◆ TASK BRIEF ◆
Say nothing but the number of lines below in which the string "Equus" appears.

Saved data entries:
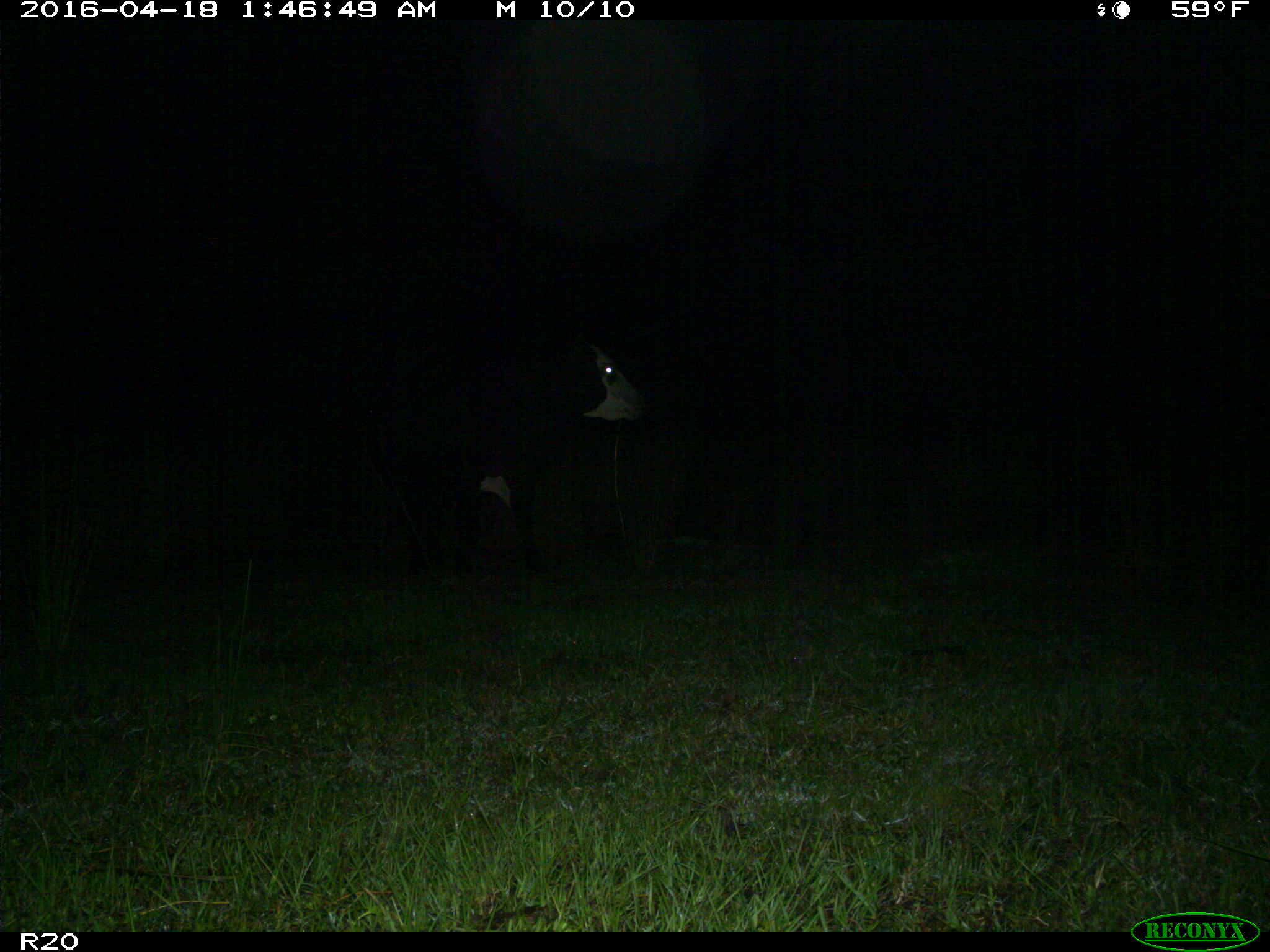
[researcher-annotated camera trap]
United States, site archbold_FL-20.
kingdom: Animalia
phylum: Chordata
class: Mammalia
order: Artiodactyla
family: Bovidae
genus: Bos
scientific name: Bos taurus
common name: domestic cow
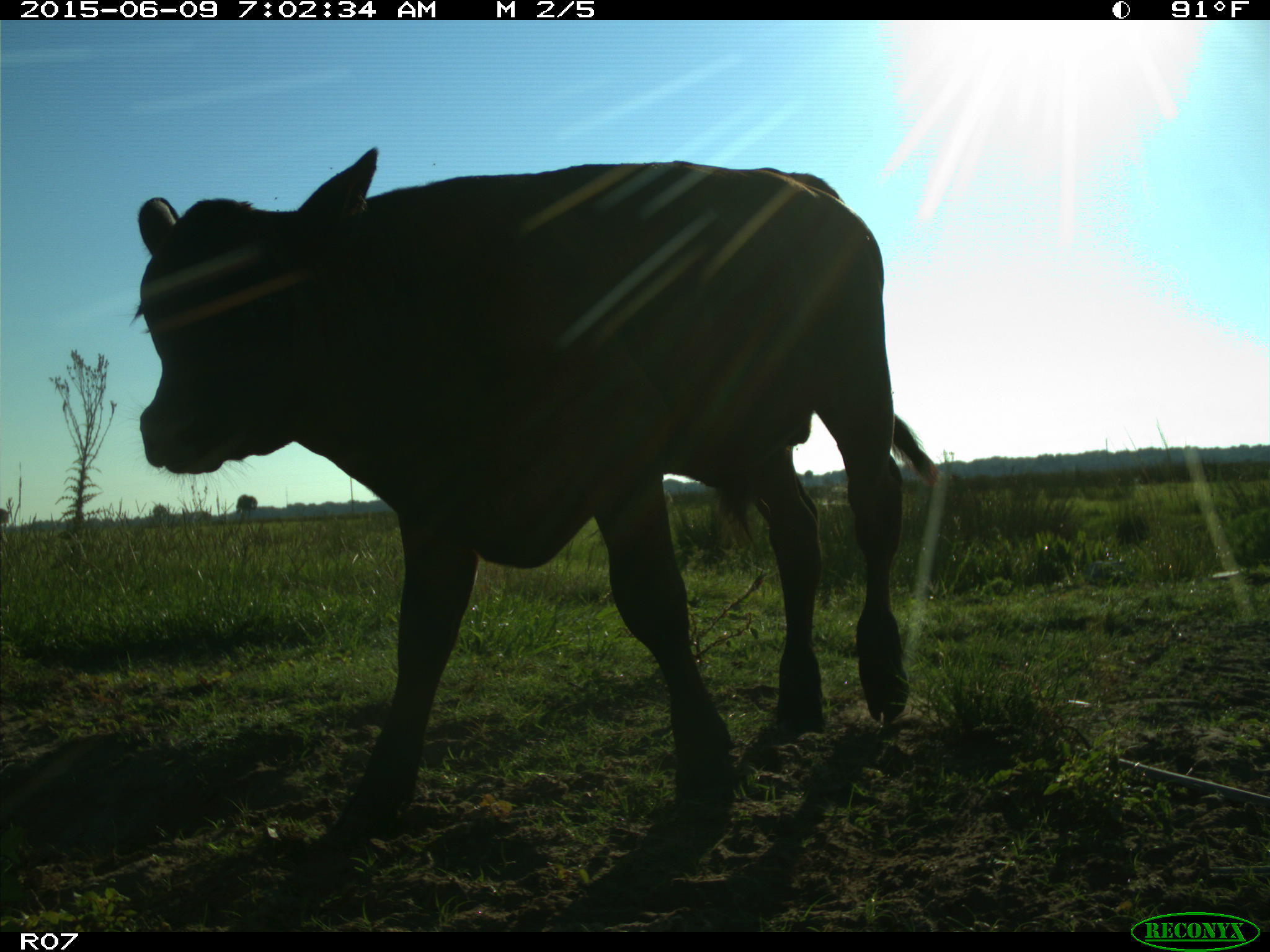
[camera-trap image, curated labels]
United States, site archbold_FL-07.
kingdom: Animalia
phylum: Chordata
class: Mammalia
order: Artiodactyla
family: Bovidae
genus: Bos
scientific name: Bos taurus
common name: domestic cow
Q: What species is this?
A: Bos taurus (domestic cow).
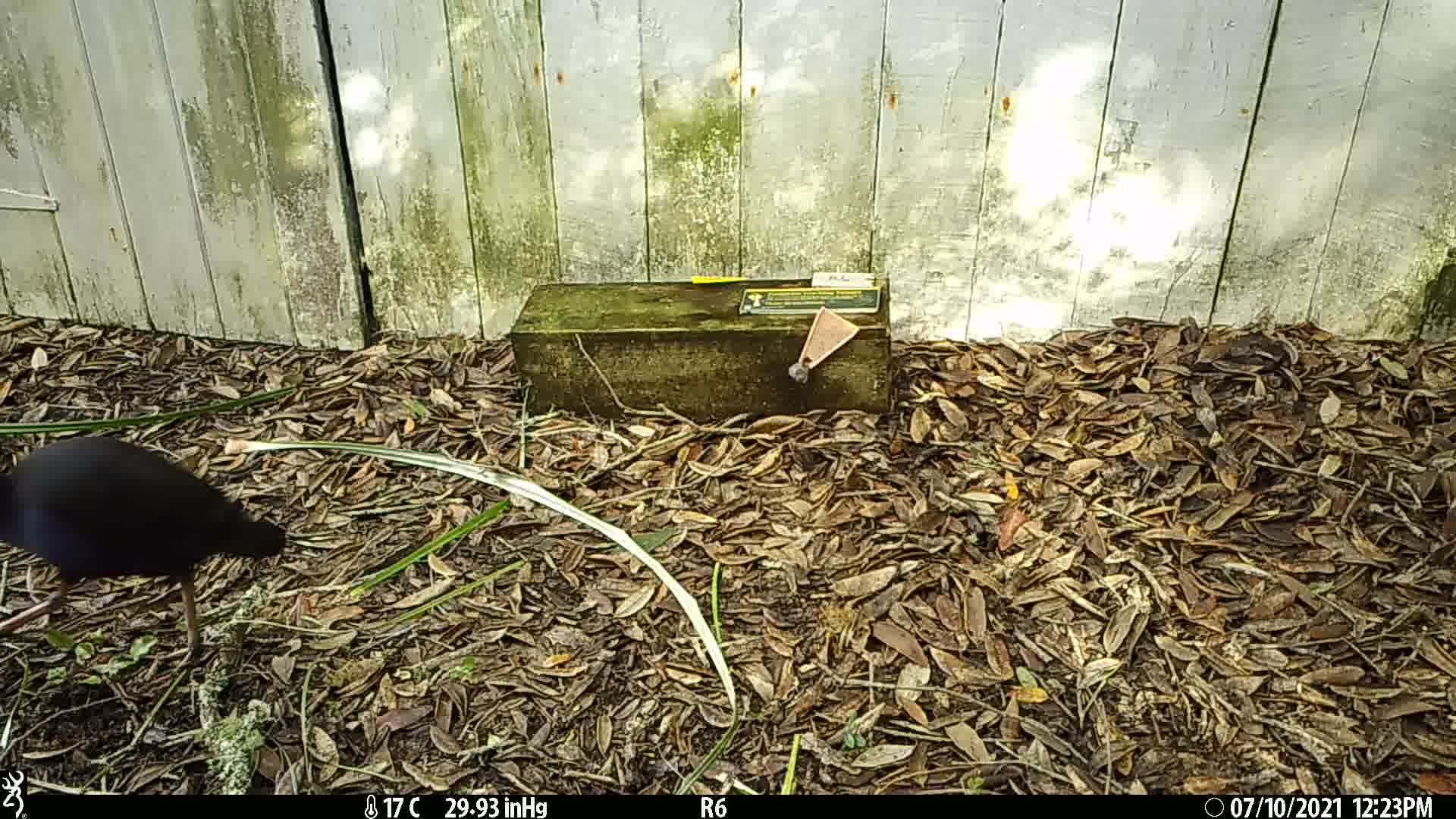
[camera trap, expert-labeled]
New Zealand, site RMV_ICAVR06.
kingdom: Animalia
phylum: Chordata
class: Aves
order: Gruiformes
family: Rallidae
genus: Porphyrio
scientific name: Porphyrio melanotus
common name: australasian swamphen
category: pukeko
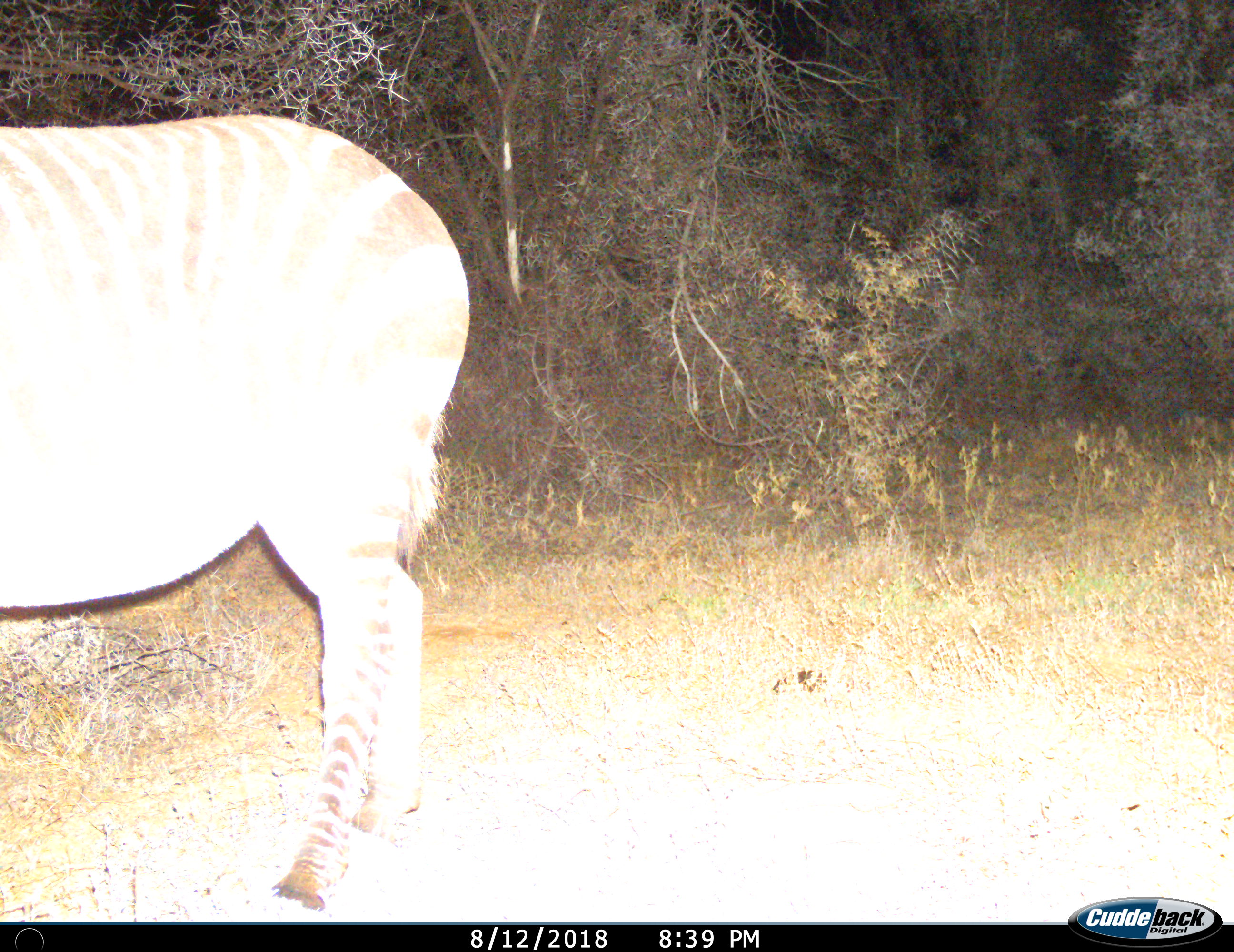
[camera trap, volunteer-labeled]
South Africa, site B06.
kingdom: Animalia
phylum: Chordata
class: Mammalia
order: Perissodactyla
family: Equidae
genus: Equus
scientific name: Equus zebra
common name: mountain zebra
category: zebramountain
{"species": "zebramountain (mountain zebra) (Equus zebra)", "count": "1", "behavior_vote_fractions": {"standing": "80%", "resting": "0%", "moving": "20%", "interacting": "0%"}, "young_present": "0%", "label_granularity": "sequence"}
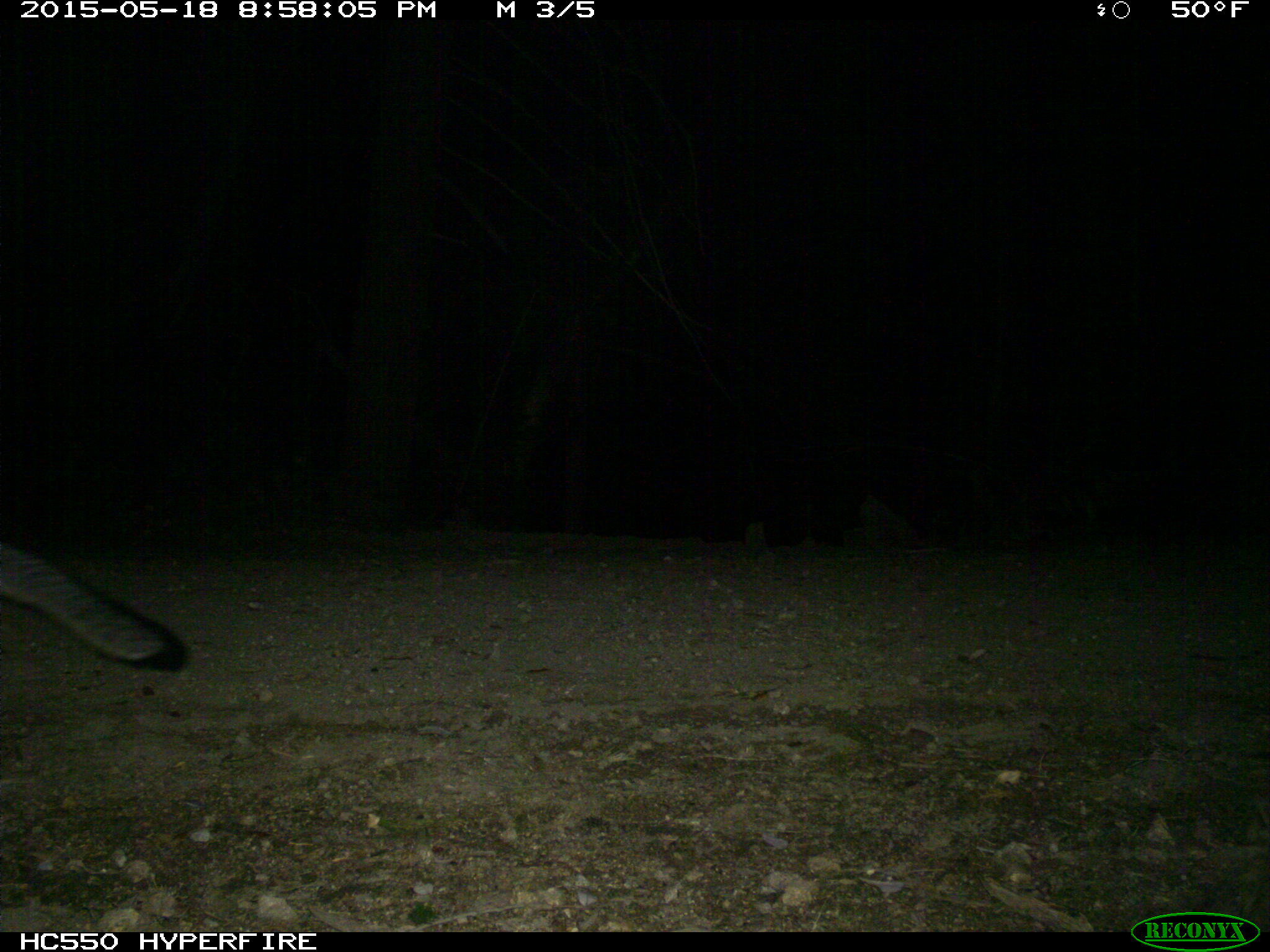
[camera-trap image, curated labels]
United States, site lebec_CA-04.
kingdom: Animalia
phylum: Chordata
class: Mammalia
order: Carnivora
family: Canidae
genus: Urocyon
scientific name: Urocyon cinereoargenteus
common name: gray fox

◆ SOLUTION TO THIS EXERCISE ◆
3